Word level automatic alignment of music and lyrics using vocal synthesis

  • Authors:
  • Namunu C. Maddage;Khe Chai Sim;Haizhou Li

  • Affiliations:
  • Royal Melbourne Institute of Technology (RMIT), Melbourne, Australia;Institute for Infocomm Research (I2R), Singapore;Institute for Infocomm Research (I2R), Singapore

  • Venue:
  • ACM Transactions on Multimedia Computing, Communications, and Applications (TOMCCAP)
  • Year:
  • 2010

Quantified Score

Hi-index 0.00

Visualization

Abstract

We propose a signal-based approach instead of the commonly used model-based approach, to automatically align vocal music with text lyrics at the word level. In this approach, we use a text-to-speech system to synthesize the singing voice according to the lyrics.

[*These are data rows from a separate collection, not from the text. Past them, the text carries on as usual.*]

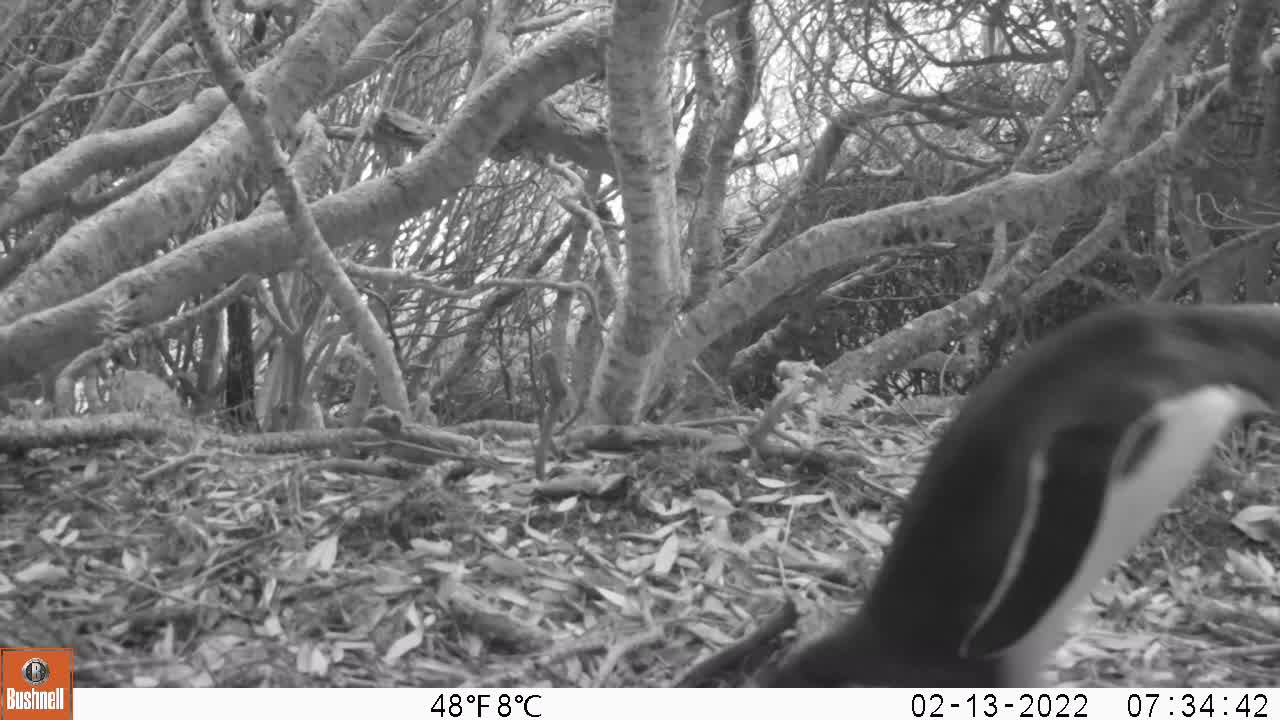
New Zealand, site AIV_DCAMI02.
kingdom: Animalia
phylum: Chordata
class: Aves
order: Sphenisciformes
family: Spheniscidae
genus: Megadyptes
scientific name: Megadyptes antipodes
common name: yellow-eyed penguin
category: yellow eyed penguin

In this way, aligning the music signal with the corresponding text lyrics becomes the alignment of two audio signals. This study uses the results of music information modeling and singing voice synthesis. In music information modeling, we study different music representation strategies for music segmentation, music region indexing and region content descriptions; in singing voice synthesis, we generate singing voice by making use of music knowledge to approximate the target vocal line in terms of tempo. The experimental results on a 20-song database show 26.3% and 36.1% word level alignment error rates at eighth note and sixteenth note alignment tolerances respectively. The proposed approach presents an alternative and effective solution to music-lyrics alignment which may require less training dataset.